- _Exercise brief_
Leaving out the pictures, please retype each record exactly.
┄┄┄┄┄┄┄┄┄┄
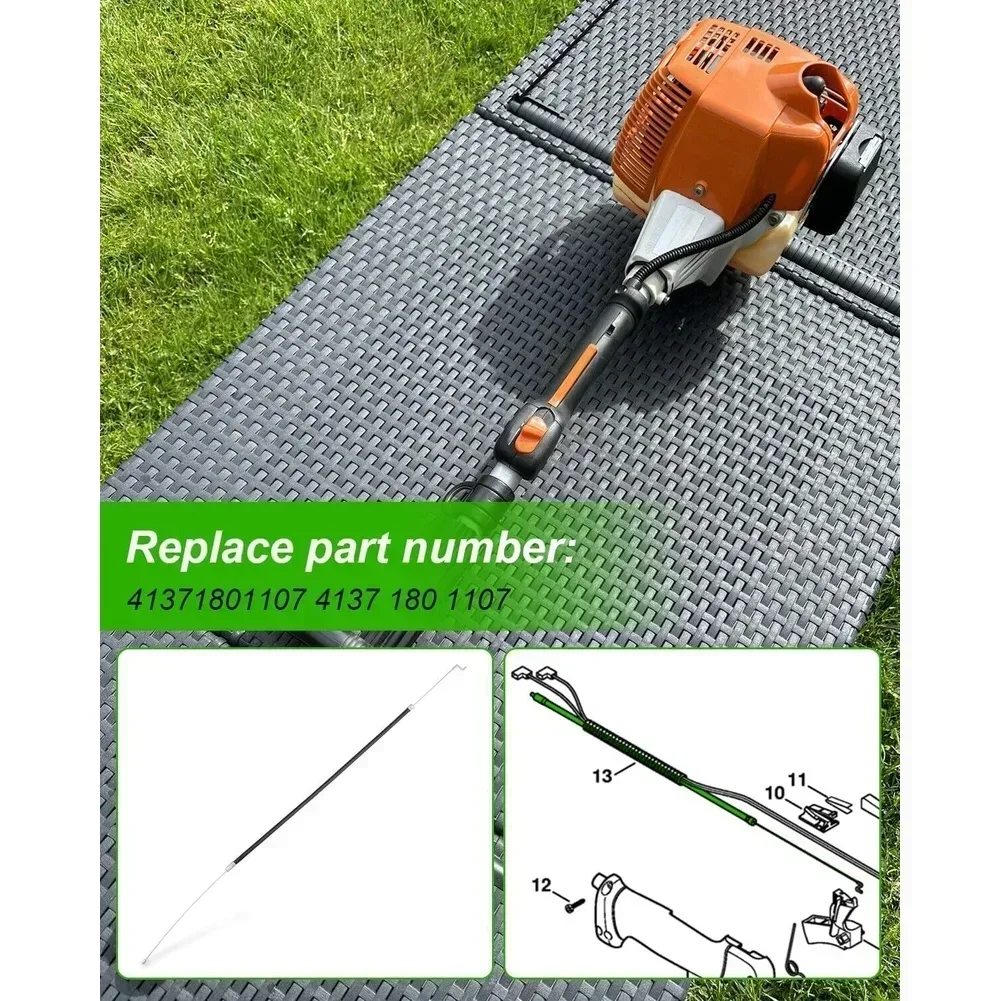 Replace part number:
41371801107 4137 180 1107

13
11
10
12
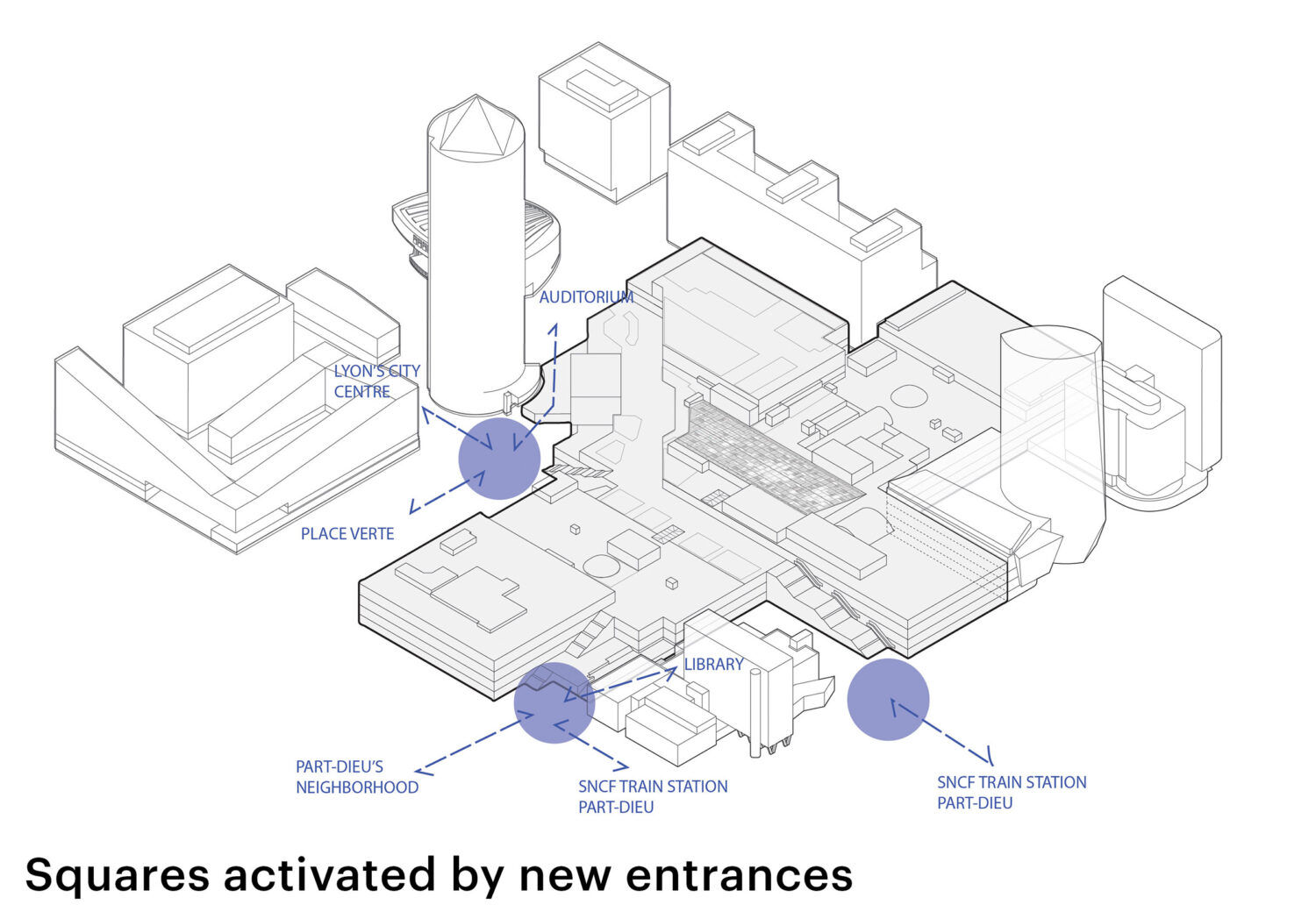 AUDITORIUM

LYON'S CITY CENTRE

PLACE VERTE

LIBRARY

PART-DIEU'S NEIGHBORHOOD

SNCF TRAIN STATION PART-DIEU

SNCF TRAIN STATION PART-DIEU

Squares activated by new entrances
┄┄┄┄┄┄┄┄┄┄
- _Result for this exercise_
 Replace part number:
41371801107 4137 180 1107

13
11
10
12
 AUDITORIUM

LYON'S CITY CENTRE

PLACE VERTE

LIBRARY

PART-DIEU'S NEIGHBORHOOD

SNCF TRAIN STATION PART-DIEU

SNCF TRAIN STATION PART-DIEU

Squares activated by new entrances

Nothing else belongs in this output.